(GIVEN INSTRUCTION) In the lines below, find the one that contains "What is the distance between point (497, 189)" and write it out exactly, along with every line that follows it.

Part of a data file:

-- -- --

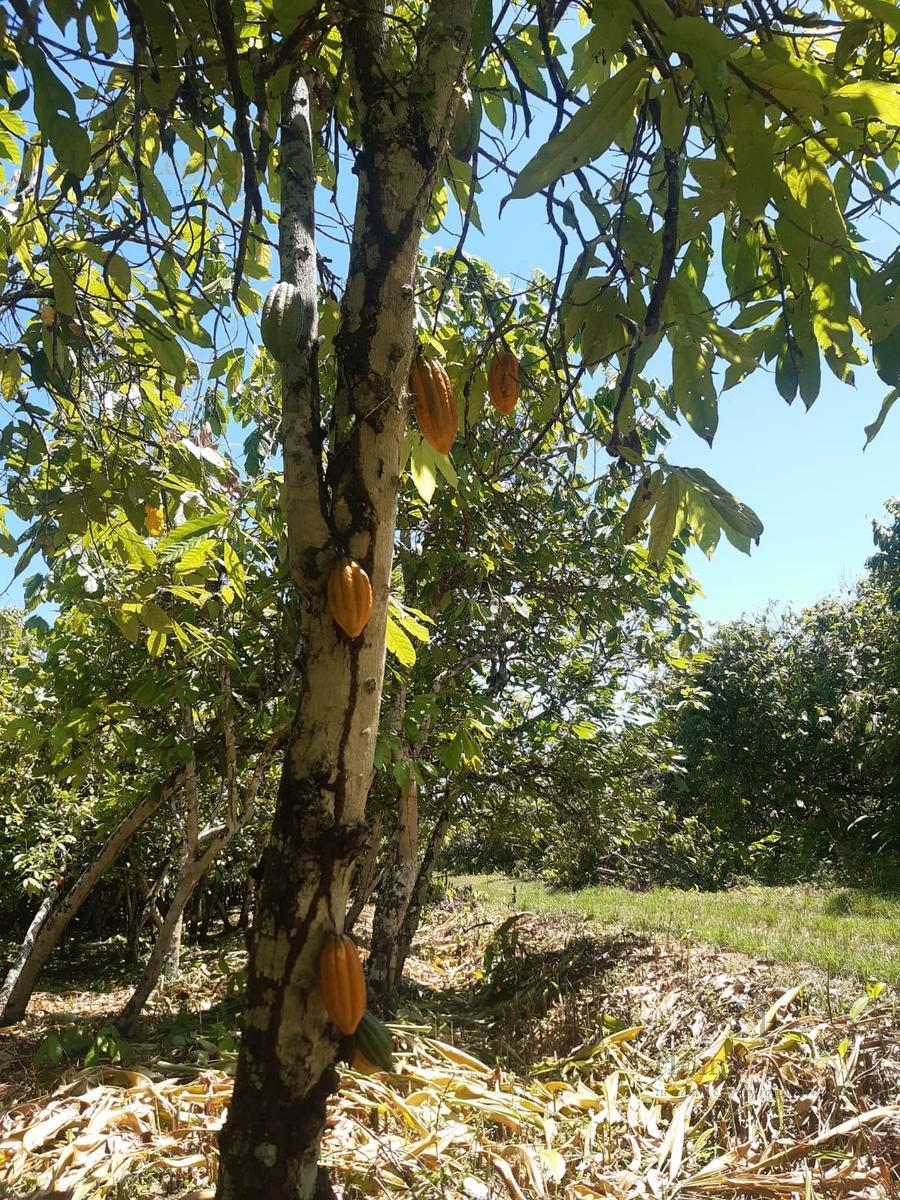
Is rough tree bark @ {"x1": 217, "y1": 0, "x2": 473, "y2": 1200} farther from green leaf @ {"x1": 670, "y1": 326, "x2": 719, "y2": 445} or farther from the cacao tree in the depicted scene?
green leaf @ {"x1": 670, "y1": 326, "x2": 719, "y2": 445}

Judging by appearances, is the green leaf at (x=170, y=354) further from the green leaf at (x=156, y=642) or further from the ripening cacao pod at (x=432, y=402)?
the green leaf at (x=156, y=642)

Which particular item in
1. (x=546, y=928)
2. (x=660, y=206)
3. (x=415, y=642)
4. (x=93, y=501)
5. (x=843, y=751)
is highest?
(x=843, y=751)

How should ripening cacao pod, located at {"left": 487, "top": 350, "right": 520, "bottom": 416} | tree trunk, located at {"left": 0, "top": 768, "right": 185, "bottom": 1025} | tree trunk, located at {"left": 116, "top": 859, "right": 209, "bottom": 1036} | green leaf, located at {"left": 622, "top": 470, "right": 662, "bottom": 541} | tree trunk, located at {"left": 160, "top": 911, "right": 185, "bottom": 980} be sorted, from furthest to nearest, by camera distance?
tree trunk, located at {"left": 160, "top": 911, "right": 185, "bottom": 980} → tree trunk, located at {"left": 0, "top": 768, "right": 185, "bottom": 1025} → tree trunk, located at {"left": 116, "top": 859, "right": 209, "bottom": 1036} → ripening cacao pod, located at {"left": 487, "top": 350, "right": 520, "bottom": 416} → green leaf, located at {"left": 622, "top": 470, "right": 662, "bottom": 541}

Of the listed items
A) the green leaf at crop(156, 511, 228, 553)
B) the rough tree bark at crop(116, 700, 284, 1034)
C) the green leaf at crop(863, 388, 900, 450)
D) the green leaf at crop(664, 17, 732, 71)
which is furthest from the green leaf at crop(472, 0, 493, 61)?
the rough tree bark at crop(116, 700, 284, 1034)

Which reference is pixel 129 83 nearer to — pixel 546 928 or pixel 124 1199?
pixel 124 1199

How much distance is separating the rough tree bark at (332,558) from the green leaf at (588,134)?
40 centimetres

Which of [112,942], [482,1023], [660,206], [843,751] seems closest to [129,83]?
[660,206]

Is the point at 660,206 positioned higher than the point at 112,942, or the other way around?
the point at 660,206

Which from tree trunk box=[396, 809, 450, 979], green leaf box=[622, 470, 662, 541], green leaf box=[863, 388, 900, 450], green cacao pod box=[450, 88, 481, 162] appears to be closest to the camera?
green leaf box=[863, 388, 900, 450]

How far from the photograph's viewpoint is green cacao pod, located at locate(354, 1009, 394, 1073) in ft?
4.08

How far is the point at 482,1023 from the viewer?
4770 millimetres

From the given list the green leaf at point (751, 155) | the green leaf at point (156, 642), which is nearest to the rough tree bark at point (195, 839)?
the green leaf at point (156, 642)

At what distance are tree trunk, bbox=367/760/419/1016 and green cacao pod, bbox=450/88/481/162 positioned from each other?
3.77 metres

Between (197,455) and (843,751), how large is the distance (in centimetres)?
1193
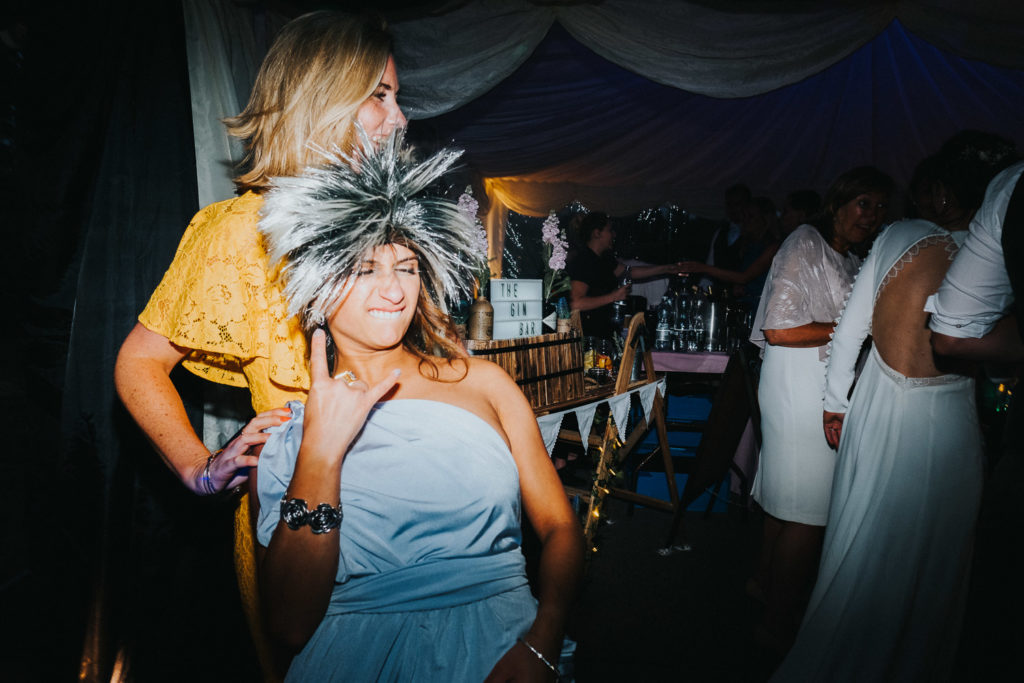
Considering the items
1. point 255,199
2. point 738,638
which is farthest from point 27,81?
point 738,638

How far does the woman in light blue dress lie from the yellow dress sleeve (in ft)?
0.45

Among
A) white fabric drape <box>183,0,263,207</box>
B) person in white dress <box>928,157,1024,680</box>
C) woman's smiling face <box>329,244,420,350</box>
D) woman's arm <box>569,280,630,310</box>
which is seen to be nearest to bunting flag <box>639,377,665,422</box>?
woman's arm <box>569,280,630,310</box>

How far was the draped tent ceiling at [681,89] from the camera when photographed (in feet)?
9.97

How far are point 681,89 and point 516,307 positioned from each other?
1.91 m

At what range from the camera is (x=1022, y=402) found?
157 cm

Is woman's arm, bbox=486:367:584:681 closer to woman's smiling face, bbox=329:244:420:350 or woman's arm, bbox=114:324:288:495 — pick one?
woman's smiling face, bbox=329:244:420:350

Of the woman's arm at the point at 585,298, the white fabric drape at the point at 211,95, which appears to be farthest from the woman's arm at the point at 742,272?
the white fabric drape at the point at 211,95

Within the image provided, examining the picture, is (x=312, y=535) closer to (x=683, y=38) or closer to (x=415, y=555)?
(x=415, y=555)

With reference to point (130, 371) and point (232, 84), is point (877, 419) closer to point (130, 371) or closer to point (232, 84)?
point (130, 371)

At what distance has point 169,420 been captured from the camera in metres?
1.22

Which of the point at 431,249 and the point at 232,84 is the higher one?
the point at 232,84

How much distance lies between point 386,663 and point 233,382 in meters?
0.79

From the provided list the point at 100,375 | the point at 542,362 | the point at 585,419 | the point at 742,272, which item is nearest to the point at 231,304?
the point at 100,375

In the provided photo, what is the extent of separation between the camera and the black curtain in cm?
190
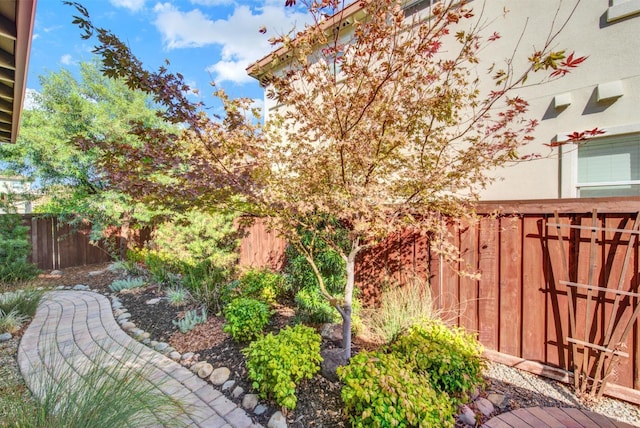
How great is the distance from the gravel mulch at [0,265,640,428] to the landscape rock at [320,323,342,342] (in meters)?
0.10

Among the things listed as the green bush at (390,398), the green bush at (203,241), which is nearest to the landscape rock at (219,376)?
the green bush at (390,398)

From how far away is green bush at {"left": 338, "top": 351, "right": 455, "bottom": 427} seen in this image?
180cm

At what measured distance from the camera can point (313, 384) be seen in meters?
2.62

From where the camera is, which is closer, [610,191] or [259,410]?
[259,410]

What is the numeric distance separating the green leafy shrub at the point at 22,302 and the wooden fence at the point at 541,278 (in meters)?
6.03

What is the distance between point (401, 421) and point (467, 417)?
809 mm

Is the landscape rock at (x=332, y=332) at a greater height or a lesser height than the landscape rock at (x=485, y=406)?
greater

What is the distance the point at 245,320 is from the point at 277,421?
129 cm

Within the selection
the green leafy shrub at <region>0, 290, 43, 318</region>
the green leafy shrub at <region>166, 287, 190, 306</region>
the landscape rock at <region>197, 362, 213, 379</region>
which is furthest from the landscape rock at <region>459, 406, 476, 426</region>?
the green leafy shrub at <region>0, 290, 43, 318</region>

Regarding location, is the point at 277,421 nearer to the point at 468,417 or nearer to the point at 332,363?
the point at 332,363

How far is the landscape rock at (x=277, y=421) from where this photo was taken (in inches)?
86.1

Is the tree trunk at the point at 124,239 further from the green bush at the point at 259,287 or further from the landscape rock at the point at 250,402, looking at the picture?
the landscape rock at the point at 250,402

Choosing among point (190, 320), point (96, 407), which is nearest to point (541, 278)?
point (96, 407)

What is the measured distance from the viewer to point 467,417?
2.19 m
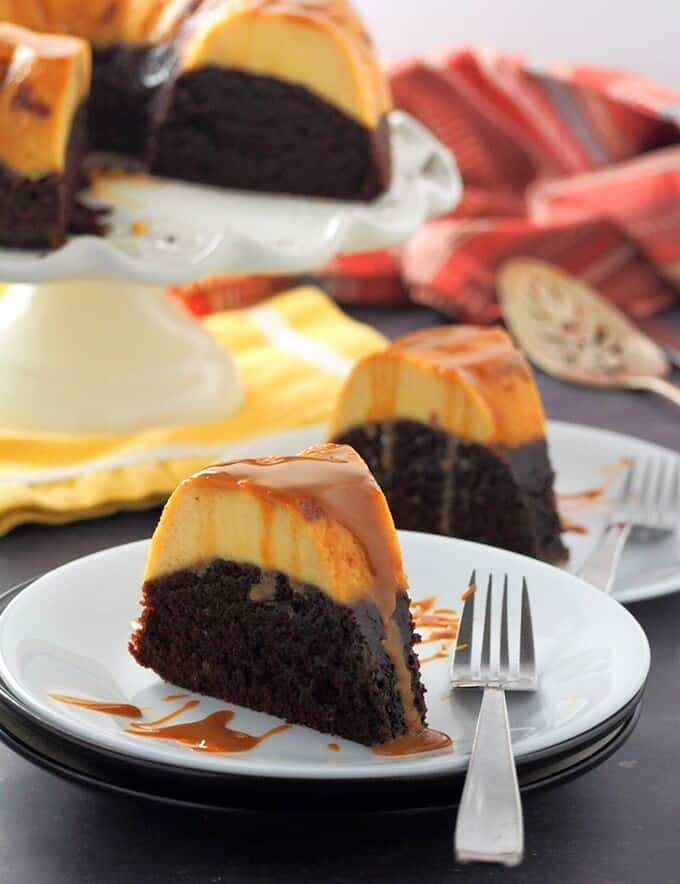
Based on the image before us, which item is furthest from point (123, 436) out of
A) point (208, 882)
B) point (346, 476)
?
point (208, 882)

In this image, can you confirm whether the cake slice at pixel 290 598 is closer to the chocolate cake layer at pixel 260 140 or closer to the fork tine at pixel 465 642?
the fork tine at pixel 465 642

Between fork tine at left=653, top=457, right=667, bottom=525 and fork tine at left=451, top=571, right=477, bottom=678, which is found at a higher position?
fork tine at left=451, top=571, right=477, bottom=678

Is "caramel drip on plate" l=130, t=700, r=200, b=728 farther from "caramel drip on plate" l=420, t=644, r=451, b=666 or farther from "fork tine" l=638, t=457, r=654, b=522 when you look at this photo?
"fork tine" l=638, t=457, r=654, b=522

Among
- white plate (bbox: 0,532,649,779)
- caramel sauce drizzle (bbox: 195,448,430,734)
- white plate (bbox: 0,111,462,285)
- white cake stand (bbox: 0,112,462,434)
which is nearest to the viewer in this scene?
white plate (bbox: 0,532,649,779)

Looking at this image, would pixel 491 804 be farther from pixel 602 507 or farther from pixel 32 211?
pixel 32 211

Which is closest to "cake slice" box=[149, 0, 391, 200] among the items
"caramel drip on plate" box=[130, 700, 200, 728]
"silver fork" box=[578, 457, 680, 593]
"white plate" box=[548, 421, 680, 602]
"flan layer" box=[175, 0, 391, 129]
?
"flan layer" box=[175, 0, 391, 129]

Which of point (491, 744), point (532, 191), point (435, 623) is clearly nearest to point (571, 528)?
point (435, 623)
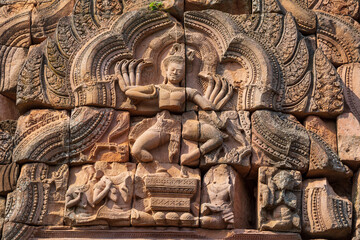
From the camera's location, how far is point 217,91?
10.1m

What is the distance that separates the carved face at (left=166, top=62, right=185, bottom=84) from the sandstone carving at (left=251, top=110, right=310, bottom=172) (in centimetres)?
103

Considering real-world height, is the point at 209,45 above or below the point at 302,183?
above

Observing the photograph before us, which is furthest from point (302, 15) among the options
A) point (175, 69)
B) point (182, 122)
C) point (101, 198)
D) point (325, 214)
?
point (101, 198)

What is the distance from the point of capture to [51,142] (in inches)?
387

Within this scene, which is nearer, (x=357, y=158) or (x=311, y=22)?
(x=357, y=158)

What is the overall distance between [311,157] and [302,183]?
30 cm

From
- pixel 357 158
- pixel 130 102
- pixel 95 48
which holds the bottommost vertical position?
pixel 357 158

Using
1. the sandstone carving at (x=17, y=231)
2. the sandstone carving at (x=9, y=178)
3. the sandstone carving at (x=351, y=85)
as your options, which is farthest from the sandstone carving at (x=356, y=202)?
the sandstone carving at (x=9, y=178)

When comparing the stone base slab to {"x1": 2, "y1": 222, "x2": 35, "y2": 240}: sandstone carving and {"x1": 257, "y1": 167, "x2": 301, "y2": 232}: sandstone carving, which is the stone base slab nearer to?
{"x1": 257, "y1": 167, "x2": 301, "y2": 232}: sandstone carving

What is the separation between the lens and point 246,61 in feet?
33.5

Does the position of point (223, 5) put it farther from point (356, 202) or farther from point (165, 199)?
point (356, 202)

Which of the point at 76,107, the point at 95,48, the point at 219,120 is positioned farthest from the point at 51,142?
the point at 219,120

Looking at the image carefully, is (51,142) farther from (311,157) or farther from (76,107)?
(311,157)

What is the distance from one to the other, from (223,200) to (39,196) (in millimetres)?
1961
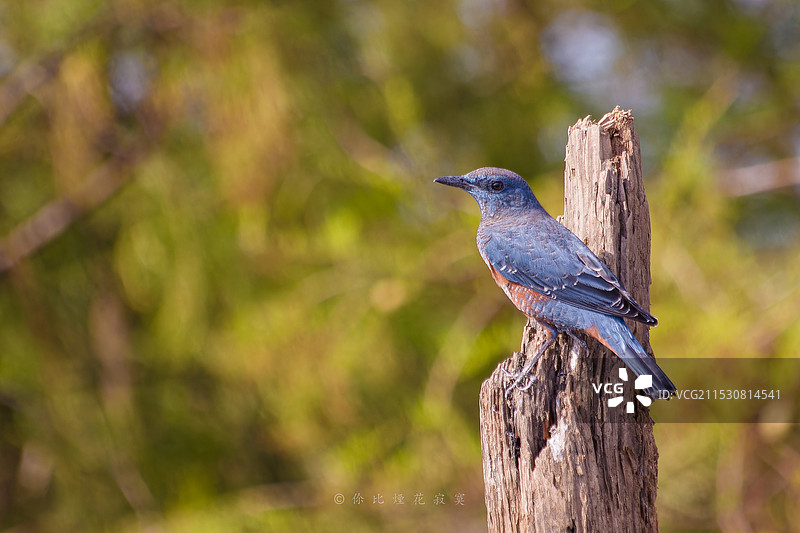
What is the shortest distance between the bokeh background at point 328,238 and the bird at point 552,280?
232 cm

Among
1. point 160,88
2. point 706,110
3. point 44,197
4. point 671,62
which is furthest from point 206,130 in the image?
point 671,62

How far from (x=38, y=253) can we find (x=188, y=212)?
227 cm

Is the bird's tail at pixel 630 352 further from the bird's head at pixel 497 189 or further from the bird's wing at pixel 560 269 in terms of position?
the bird's head at pixel 497 189

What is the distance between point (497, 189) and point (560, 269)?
0.61 m

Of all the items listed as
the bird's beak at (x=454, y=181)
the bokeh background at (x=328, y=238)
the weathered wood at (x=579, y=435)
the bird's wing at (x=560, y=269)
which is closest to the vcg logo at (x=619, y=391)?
the weathered wood at (x=579, y=435)

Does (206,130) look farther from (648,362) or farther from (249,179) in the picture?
(648,362)

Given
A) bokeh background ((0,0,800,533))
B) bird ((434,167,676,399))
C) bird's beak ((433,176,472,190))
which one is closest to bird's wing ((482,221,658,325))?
bird ((434,167,676,399))

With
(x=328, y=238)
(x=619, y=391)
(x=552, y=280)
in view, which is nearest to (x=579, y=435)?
(x=619, y=391)

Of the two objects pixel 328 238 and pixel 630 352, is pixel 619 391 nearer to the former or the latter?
pixel 630 352

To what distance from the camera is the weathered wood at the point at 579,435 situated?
7.53 feet

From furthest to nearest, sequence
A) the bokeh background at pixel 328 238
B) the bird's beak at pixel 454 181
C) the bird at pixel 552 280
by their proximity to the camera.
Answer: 1. the bokeh background at pixel 328 238
2. the bird's beak at pixel 454 181
3. the bird at pixel 552 280

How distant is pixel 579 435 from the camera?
231 centimetres

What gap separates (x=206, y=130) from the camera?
7137 mm

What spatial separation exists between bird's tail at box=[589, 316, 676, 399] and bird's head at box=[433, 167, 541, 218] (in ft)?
2.47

-- -- --

(OUTPUT)
What is the distance between point (497, 189) and point (560, 269)?
0.61 m

Of all the items listed as
the bird's beak at (x=454, y=181)
the bokeh background at (x=328, y=238)
the weathered wood at (x=579, y=435)
the bird's wing at (x=560, y=269)
which is closest to the vcg logo at (x=619, y=391)?
the weathered wood at (x=579, y=435)

Does (206,130) look farther from (648,362) or farther from (249,179) in the picture?
(648,362)

Given
A) bokeh background ((0,0,800,533))
B) bird ((434,167,676,399))
C) bird's beak ((433,176,472,190))
which one is closest to bird's wing ((482,221,658,325))?
bird ((434,167,676,399))

With
(x=328, y=238)
(x=619, y=391)
(x=552, y=280)
in view, which is nearest to (x=579, y=435)?
(x=619, y=391)

Of the two objects pixel 328 238 and pixel 630 352, is pixel 619 391 nearer to the former or the latter?
pixel 630 352

To what distance from the camera is the weathered wood at the point at 579,435 situated?
7.53 feet

From furthest to nearest, sequence
A) the bokeh background at pixel 328 238
B) the bird's beak at pixel 454 181
C) the bird at pixel 552 280
by their proximity to the camera.
Answer: 1. the bokeh background at pixel 328 238
2. the bird's beak at pixel 454 181
3. the bird at pixel 552 280

How distant is pixel 579 435 from the camera?
231 centimetres

What gap separates (x=206, y=130) from the camera?
7137 mm

What spatial separation exists between bird's tail at box=[589, 316, 676, 399] and bird's head at box=[433, 167, 541, 218] (in ft)?
2.47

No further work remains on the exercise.